HRW noted that the Kurdistan Regional Government (KRG) attributes its restrictions to activities by the Kurdistan Workers Party (PKK) which has run a local army of Yezidis that enjoys freedom of movement across the borders with Syria.

Lama Fakih, deputy Middle East director at Human Rights Watch, said: “The KRG should be working to facilitate access to Sinjar for the hundreds of Yezidi civilians wishing to return to their homes, not adding more barriers to their recovery.”

“The families we spoke to in Sinjar say they are unable to pursue their traditional livelihoods – they are barely managing day to day,” Fakih said. “If these levels of restrictions persist, Sinjar and the Yezidis will find it very difficult to recover.”

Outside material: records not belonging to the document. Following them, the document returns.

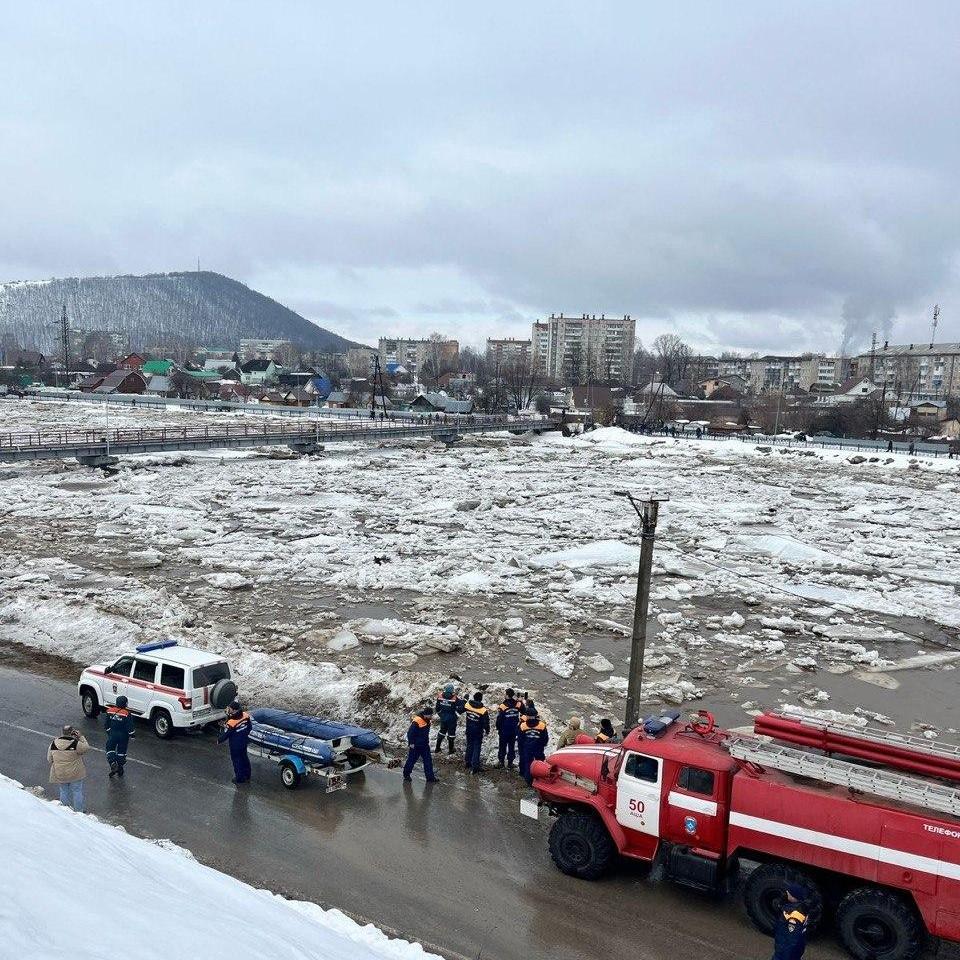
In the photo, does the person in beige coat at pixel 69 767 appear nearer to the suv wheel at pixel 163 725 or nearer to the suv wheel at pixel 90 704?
the suv wheel at pixel 163 725

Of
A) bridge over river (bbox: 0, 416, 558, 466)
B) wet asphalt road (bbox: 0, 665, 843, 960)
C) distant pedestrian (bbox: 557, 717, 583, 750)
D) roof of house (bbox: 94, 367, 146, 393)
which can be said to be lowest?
wet asphalt road (bbox: 0, 665, 843, 960)

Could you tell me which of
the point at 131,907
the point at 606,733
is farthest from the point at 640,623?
the point at 131,907

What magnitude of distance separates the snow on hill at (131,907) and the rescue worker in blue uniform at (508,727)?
416 centimetres

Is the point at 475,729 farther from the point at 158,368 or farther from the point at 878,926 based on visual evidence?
the point at 158,368

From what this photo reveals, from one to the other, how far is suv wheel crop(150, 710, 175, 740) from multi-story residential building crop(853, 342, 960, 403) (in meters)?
153

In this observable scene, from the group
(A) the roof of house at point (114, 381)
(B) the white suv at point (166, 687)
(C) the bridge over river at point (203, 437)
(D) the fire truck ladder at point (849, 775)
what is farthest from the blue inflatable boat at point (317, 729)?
(A) the roof of house at point (114, 381)

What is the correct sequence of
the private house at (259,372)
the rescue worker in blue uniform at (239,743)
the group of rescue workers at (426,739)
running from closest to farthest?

Thousands of Yazidi Kurds fled Sinjar to nearby mountain areas following its fall to Islamic State militants in August 2014. The extremist group massacred, enslaved and tortured thousands of that sect.

Data from the office on Yezidi kidnapping victims show that 2640 Yezidis were released from captivity by Islamic State militants over the past two years, but there are 3770 others still in the extremist group’s hold.

The Kurdish-speaking minority came to the spotlight when Islamic State militants, taking over large parts of Iraq, victimized its members, committing massacres and subjecting them to forced conversions, sexual slavery and other reported atrocities.